Even organizations that are fairly sophisticated
concerning their approach to risk, fail to consider an area that might well be
costing them much more than they dream — the health of their employees. Companies
are aware of employee injuries and work-related issues and the costs attendant
to being lax about worker safety in all its aspects. That is not what I am
talking about. If the organization were to just look a bit beyond work-related
injuries and think about the cost to them, both directly, including lost
productivity and health care costs, (if self-insured) or indirectly (if being
experience-rated by a carrier or plan).
The typical management isn’t aware of what can be saved by
proactive attention to the preventive health of employees. The employer of all
people, other than the employee himself, (and then maybe more), has a reason to
keep an employee healthy, not only the care costs, but the lost productivity
and/or replacement cost for early loss of an employee.
There are two branches of strategy an employer can pay
attention to - primary prevention (prevention before there is any illness), including
being sure the employee is up to date on all recommended immunizations, insisting
on wearing a seat-belt, creating knowledge (free assessments), assurance of
early and proper prenatal care, incentives and enablers for weight control, exercise,
and for a healthy diet.
I was consulting to a large international ministry several
years ago on this subject and suggested several preventive initiatives the
organization could take, including the policy of insisting on the wearing of seat belts. It turned out
that it had a significant number of boomers who did not wear their seat belts.

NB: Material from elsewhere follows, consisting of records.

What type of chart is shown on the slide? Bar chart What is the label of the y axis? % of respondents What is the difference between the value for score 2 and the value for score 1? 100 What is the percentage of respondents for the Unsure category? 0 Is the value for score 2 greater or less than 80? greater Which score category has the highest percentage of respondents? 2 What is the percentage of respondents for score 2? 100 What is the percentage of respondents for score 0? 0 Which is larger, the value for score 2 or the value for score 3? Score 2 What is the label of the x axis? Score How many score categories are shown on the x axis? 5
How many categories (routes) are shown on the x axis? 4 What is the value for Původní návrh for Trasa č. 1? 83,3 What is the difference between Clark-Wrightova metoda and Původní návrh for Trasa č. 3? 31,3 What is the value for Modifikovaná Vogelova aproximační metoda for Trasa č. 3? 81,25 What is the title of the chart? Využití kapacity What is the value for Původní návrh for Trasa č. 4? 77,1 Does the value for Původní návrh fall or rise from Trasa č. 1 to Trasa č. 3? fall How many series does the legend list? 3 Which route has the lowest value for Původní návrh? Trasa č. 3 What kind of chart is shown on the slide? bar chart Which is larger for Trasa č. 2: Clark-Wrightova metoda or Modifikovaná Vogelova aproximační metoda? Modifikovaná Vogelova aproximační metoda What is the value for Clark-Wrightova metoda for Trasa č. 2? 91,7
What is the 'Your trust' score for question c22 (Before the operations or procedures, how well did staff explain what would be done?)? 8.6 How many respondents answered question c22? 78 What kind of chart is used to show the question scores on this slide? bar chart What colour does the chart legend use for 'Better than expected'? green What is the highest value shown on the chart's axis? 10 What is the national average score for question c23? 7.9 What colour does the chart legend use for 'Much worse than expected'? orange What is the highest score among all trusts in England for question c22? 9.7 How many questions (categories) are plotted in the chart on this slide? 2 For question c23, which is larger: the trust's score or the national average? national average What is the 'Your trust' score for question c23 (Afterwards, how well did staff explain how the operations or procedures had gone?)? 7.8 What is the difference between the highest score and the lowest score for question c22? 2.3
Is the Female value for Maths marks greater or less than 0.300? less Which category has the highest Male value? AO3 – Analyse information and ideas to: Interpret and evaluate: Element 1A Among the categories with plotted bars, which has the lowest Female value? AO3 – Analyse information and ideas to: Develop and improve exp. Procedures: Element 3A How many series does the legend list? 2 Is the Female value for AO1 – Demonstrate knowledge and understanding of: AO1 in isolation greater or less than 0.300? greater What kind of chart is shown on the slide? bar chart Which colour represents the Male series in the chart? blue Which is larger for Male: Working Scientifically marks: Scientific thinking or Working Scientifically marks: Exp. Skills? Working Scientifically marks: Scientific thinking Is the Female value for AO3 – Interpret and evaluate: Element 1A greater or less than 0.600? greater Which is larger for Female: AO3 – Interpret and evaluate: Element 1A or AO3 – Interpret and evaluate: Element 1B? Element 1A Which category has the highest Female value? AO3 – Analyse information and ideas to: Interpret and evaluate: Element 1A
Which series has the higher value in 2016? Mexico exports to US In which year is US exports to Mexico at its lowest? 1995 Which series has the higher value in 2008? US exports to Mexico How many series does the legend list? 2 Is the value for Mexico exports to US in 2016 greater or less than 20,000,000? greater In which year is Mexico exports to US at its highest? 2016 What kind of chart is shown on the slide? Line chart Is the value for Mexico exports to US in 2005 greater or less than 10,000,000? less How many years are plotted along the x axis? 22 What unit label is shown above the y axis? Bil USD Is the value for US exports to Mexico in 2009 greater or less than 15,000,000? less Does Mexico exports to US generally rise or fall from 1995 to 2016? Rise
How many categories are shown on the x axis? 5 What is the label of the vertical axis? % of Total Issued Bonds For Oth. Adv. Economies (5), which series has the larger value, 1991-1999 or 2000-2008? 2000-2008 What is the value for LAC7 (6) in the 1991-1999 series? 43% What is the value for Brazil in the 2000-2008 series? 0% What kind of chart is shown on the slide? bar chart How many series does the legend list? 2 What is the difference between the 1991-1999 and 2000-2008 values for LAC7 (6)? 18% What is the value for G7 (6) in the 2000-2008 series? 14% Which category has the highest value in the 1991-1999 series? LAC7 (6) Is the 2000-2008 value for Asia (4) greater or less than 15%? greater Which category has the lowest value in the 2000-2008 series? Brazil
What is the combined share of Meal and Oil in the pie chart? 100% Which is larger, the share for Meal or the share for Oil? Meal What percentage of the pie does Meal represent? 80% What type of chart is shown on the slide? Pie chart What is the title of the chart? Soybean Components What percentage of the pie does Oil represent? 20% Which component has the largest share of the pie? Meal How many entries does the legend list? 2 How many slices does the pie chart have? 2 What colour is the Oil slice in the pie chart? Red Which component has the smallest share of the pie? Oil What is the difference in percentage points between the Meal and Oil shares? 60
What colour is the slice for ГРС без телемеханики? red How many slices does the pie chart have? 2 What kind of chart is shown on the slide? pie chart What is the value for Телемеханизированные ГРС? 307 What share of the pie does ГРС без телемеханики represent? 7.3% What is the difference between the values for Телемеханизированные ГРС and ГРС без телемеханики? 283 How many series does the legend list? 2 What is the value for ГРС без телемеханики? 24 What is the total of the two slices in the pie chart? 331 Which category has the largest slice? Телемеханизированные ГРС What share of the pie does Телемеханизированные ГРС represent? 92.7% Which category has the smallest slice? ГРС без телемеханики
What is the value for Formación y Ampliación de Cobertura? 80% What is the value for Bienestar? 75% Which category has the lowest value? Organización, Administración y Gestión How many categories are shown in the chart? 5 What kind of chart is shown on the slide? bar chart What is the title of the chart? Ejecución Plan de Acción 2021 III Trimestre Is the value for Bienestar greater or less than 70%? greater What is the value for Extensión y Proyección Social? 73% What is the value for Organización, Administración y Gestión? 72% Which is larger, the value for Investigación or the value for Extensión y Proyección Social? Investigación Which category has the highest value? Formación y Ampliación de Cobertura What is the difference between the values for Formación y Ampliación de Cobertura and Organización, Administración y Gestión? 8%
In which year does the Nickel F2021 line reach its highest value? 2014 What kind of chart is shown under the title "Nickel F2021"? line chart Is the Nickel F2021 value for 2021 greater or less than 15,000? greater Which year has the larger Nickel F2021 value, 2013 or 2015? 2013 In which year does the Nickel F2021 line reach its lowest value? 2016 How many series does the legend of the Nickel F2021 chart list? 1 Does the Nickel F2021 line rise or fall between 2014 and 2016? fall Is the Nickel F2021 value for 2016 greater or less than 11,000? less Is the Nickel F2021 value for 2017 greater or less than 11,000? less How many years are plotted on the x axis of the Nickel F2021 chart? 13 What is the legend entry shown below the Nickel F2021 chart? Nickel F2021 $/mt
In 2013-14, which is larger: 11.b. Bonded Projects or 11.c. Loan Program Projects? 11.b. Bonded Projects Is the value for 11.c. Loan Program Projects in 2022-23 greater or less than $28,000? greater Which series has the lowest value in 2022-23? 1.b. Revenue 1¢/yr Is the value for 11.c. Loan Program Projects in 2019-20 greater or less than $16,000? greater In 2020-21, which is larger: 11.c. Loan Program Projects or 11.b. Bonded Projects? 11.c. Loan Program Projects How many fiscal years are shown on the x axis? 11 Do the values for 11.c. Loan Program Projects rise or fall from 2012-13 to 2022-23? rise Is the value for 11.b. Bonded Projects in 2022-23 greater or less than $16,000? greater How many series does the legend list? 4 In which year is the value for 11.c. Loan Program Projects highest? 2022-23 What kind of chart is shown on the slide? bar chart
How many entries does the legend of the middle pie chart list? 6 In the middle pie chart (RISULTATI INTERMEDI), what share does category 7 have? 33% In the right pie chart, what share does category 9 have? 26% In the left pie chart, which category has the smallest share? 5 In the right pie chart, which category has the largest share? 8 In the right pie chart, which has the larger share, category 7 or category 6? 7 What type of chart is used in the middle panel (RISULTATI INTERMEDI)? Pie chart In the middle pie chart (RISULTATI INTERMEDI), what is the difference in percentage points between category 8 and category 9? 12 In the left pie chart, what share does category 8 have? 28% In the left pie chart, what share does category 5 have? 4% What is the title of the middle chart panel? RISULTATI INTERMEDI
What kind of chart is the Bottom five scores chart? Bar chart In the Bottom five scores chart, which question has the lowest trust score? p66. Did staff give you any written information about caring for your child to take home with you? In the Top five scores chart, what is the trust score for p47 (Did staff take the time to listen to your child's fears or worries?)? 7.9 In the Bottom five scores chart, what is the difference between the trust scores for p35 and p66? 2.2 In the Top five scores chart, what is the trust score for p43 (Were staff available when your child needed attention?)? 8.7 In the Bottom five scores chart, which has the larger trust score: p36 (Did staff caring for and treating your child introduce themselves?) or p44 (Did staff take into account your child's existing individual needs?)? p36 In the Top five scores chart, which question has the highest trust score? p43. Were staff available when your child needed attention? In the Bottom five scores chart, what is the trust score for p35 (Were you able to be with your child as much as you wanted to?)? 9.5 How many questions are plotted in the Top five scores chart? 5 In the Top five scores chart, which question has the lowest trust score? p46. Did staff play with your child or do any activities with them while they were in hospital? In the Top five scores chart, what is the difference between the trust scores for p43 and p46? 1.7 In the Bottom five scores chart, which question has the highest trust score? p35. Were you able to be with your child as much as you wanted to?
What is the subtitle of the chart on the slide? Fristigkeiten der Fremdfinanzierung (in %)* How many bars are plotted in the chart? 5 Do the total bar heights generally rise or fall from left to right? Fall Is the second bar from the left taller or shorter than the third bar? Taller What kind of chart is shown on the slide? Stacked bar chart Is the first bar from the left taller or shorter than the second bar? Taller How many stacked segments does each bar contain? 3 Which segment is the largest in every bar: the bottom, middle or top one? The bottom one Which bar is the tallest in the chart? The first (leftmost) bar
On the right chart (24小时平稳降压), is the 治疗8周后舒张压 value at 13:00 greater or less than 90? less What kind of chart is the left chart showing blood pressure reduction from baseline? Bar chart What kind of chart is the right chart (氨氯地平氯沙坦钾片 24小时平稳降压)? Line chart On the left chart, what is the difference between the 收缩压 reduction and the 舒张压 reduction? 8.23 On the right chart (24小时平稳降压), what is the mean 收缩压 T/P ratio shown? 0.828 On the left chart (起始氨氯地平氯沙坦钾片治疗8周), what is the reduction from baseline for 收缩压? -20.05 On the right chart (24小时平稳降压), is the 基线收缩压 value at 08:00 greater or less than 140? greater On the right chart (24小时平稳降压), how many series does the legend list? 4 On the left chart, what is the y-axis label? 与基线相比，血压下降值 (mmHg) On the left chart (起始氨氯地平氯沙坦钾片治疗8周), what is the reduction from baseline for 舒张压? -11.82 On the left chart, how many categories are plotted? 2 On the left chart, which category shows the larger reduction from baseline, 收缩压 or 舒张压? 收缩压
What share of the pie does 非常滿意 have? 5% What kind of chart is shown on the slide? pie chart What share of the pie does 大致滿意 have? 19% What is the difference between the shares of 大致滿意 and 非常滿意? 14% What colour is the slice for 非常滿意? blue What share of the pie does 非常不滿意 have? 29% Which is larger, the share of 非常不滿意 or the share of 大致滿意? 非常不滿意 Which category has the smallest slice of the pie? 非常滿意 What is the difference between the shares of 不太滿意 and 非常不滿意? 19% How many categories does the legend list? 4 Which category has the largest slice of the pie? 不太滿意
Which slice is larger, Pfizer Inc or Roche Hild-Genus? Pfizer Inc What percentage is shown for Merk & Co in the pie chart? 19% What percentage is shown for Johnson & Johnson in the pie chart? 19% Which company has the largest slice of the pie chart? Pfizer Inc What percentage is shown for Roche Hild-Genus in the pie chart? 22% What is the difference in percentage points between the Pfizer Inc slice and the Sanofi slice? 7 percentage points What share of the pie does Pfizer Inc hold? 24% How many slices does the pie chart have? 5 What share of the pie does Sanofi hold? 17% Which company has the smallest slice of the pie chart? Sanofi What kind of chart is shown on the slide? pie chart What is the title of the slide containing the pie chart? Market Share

These folks were located all over the world in places like Rome! And Paris! The CFO (who was over medical
care) asked me in all naivety why they would want to have such policies and
spend that money. He was oblivious to the risks the organization was exposed
to. AND one year later one of their
missionaries who was not wearing his seat-belt had a crash that resulted in
injuries requiring expensive medical care and years of therapy and low
productivity. All would have been prevented if he had been belted in. (The
layman often under-estimates the protection provided by wearing a seat-belt.)
Secondly, early secondary prevention is also valuable.
Catch a developing problem early and correct it — early indications of adult
diabetes, hypertension, bone loss, and other circulatory threats developing.
When a knowledgeable consultant runs the numbers for an organization, usually hundreds of thousands
of lost dollars are preventable. Employers often expect the provider to think
in terms of prevention. Don’t count on it. Providers are not trained in prevention
and do it frequently because someone makes them (unless they are very
progressive and experienced such as Kaiser). Historically, providers were paid
for piece-work and still are in many cases. It was sick patients that made money! Not healthy patients; - talk about perverse incentives working against employee and employer interests! It
is a mental habit hard to break. Furthermore, insurance companies don't take a long view since they do not know how long those employees will be on their rolls. Employers create the incentive for insurers to think short term by re-bidding coverage regularly. Preventive benefits are long term and are likely NOT to be to the current insurer's benefit!Consequently, employers must themselves become proactive with savvy intentionality across the spectrum of their employees' health. They will mutually benefit, often sooner than they think.